Fatick, Kaolack et Tambacounda : Les interventions de l’Inp ont permis de récupérer des terres et d’augmenter les rendements

Le directeur général de l’Institut national de pédologie (Inp) vient de boucler une tournée dans les régions de Fatick, Kaolack et Tambacounda confrontées à des problèmes de dégradation des sols. Avec des techniques simples et des aménagements appropriés, l’Inp a montré aux populations comment atténuer les effets liés à la dégradation et comment récupérer les superficies affectées par les phénomènes de salinisation, d’érosion et/ou d’ensablement.

En visite dans les régions de Fatick, Kaolack et Tambacounda, le directeur général de l’Institut national de pédologie (Inp) a tenu à constater de visu les réalisations de ses équipes de terrain en matière de techniques et d’aménagements pour lutter contre la dégradation des sols et recueillir l’avis des populations bénéficiaires.

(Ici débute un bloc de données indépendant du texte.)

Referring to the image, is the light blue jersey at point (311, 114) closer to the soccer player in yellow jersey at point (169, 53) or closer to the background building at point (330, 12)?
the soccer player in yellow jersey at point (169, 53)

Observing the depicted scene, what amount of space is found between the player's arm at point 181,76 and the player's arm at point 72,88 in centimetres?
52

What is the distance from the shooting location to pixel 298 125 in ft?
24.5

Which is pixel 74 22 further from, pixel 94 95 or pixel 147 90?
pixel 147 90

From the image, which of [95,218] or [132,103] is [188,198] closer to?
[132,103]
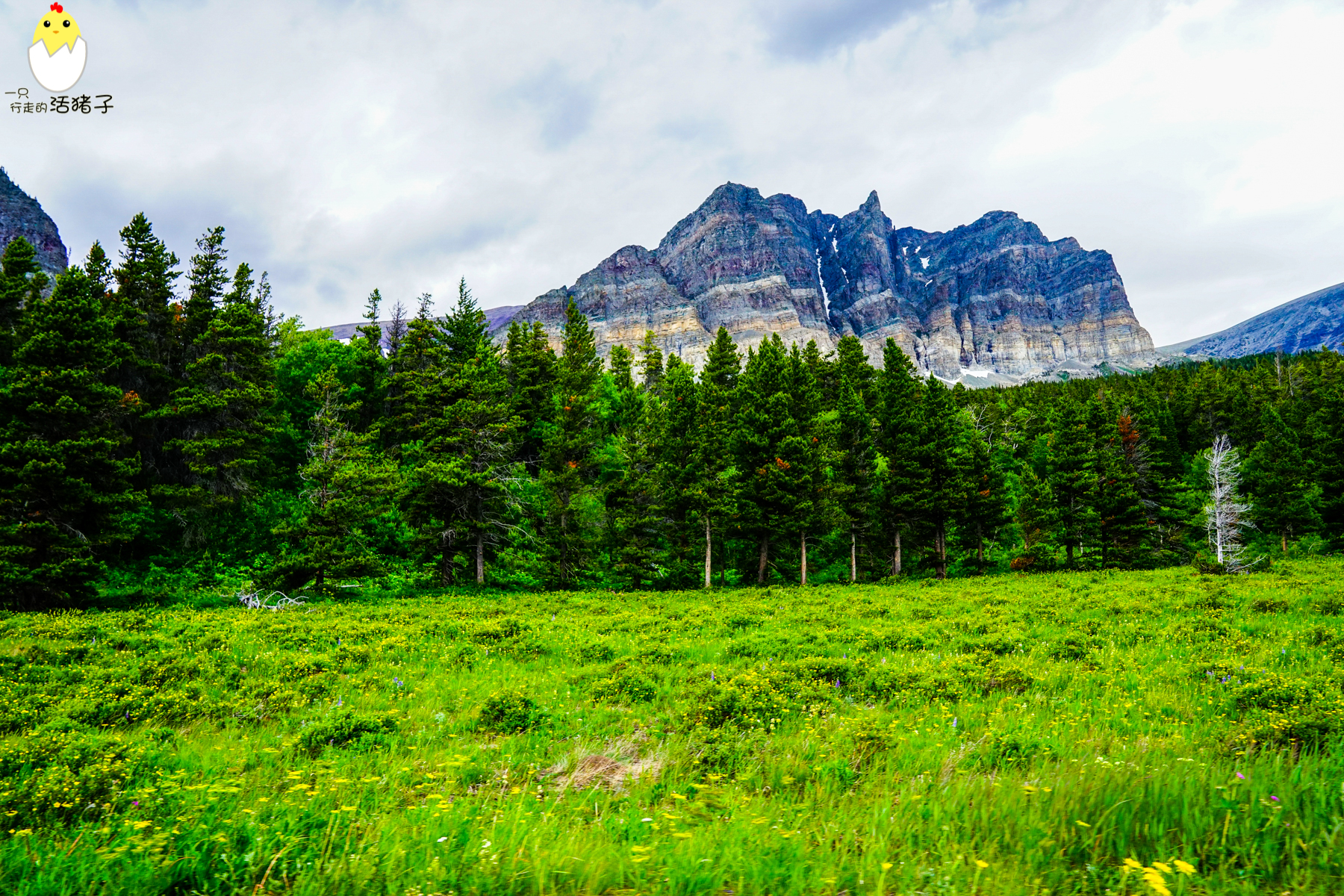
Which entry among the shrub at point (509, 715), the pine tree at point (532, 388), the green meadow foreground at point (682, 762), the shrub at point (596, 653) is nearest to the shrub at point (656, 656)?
the green meadow foreground at point (682, 762)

Mamadou Amadou Sow s’est réjoui des efforts consentis dans les deux zones pédoclimatiques visitées sur les huit que compte l’institut. Selon lui, la région du Sine-Saloum, du fait de son passé marin, sa géomorphologie et sa proximité avec l’océan, est confrontée à de sérieux problèmes de salinisation de ses terres, notamment celles des vallées communément appelées « khour ou faro ». Ce phénomène connu des populations est, aujourd’hui, aggravé par les changements climatiques et certaines pratiques de l’homme qui ont rendu des vallées quasi impropres à l’agriculture à cause du sel. Face à cette situation, l’Etat du Sénégal, par le biais de certaines de ses institutions, a entrepris de construire des ouvrages dans plusieurs vallées pour limiter l’intrusion des eaux salées dans les terres (digues anti-sel) mais aussi retenir les eaux de pluie pour les usages agro-sylvo-pastoraux de saison sèche (digues de retenue). Saluant ces initiatives, M. Sow a, toutefois, soutenu que « ces ouvrages, à eux seuls, n’éliminent pas entièrement le sel.

Mais ils ont le grand mérite de limiter son intrusion à l’intérieur des terres cultivables ». Il a donc préconisé, une fois les ouvrages en place, de mettre en œuvre des pratiques qui permettent de neutraliser le sel ou mieux, l’éliminer complètement du milieu. Entre autres pratiques, il a conseillé, selon les sites, le recours à l’une ou plusieurs des pratiques, telles que le drainage, les amendements au phosphogypse, l’utilisation massive des matières organiques (coque d’arachide, compost, résidus de récolte, fumier, etc.), la culture de plantes tolérantes…

Dégradation des terres
Dans la région du Sénégal oriental, deuxième étape de la tournée, l’érosion hydrique et la baisse de la fertilité des terres sont les premières préoccupations des populations. « L’érosion dans cette région est essentiellement due aux eaux de ruissellement, lesquelles s’expliquent par la force de l’eau qui tombe sur des terrains relativement accidentés et dépourvus de toute protection de surface (défrichage, déforestation) », a expliqué le directeur de l’Inp. « La conséquence est que les terres des plateaux et des talus sont arrachées par la furie des eaux de ruissellement, puis déposées dans les bas-fonds et autres vallées jadis très fertiles et cultivées pour le riz », a-t-il ajouté. Ce processus de dégradation s’est accru dans la région de Tambacounda en raison des changements climatiques et l’action de l’homme qui exerce une très forte pression sur le couvert végétal.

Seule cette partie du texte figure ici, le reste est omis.